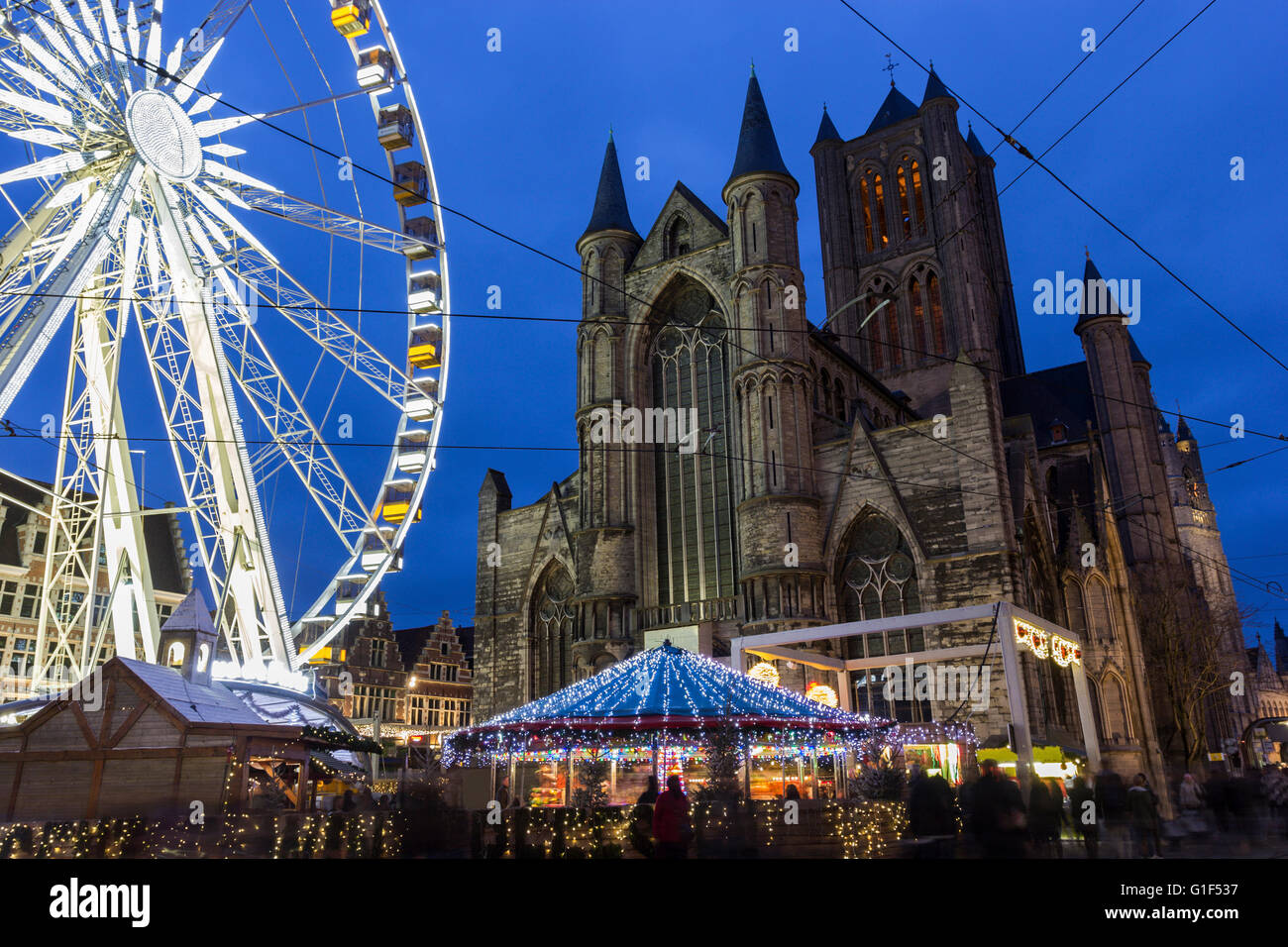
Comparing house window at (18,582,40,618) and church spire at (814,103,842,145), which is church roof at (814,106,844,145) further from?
house window at (18,582,40,618)

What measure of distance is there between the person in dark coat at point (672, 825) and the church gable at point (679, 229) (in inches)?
905

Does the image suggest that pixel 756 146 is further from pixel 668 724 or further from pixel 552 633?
pixel 668 724

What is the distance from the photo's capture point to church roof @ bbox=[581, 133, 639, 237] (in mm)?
30891

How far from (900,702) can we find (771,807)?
14.8 m

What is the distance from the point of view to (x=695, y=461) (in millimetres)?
28406

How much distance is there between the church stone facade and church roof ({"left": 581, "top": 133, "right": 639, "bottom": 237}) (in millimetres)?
86

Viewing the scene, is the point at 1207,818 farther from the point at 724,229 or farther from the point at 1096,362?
the point at 1096,362

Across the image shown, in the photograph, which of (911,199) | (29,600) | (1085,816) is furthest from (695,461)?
(911,199)

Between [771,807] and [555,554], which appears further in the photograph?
[555,554]

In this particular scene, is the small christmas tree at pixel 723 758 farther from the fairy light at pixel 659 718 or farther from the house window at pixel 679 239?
the house window at pixel 679 239

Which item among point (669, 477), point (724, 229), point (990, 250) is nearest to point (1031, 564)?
point (669, 477)

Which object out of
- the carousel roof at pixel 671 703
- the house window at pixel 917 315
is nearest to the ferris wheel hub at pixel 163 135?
the carousel roof at pixel 671 703

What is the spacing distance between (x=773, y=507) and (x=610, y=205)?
40.7ft

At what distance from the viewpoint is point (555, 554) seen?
2997 centimetres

Problem requirements: Return the whole listing, word for word, and leave out every picture.

The output:
Comparing house window at (18,582,40,618) and church spire at (814,103,842,145), which is church roof at (814,106,844,145) further from?
house window at (18,582,40,618)

What measure of distance is there between the person in dark coat at point (672, 825) and the church gable at point (679, 229) (in inches)?
905

Does the image suggest that pixel 756 146 is further from pixel 668 724 or further from pixel 552 633?
pixel 668 724

What is the distance from the photo's capture point to church roof @ bbox=[581, 133, 639, 237] (in mm)?
30891

How far from (900,702) can we find (771,807)?
14.8 m

What is the distance from the point of view to (x=695, y=461) (in millimetres)?
28406

How much distance is there between the church stone facade and church roof ({"left": 581, "top": 133, "right": 639, "bottom": 237}) (in millimetres)?
86

Viewing the scene, is the point at 1207,818 farther from the point at 724,229 or farther from the point at 1096,362?
the point at 1096,362

Across the image shown, in the photograph, which of (911,199) | (29,600) | (1085,816) is furthest from (695,461)?
(911,199)

Between [771,807] and [555,554], which appears further in the photograph?
[555,554]

In this particular scene, is the small christmas tree at pixel 723 758 farther from the fairy light at pixel 659 718 or farther from the house window at pixel 679 239?
the house window at pixel 679 239

Which item among point (669, 477), point (724, 229), point (990, 250) is nearest to point (1031, 564)?
point (669, 477)

Which object out of
- the carousel roof at pixel 671 703
- the house window at pixel 917 315
is nearest to the ferris wheel hub at pixel 163 135?
the carousel roof at pixel 671 703

What is the spacing distance between (x=773, y=507) and (x=610, y=205)?
40.7ft

At what distance from the viewpoint is point (555, 554) seen?
2997 centimetres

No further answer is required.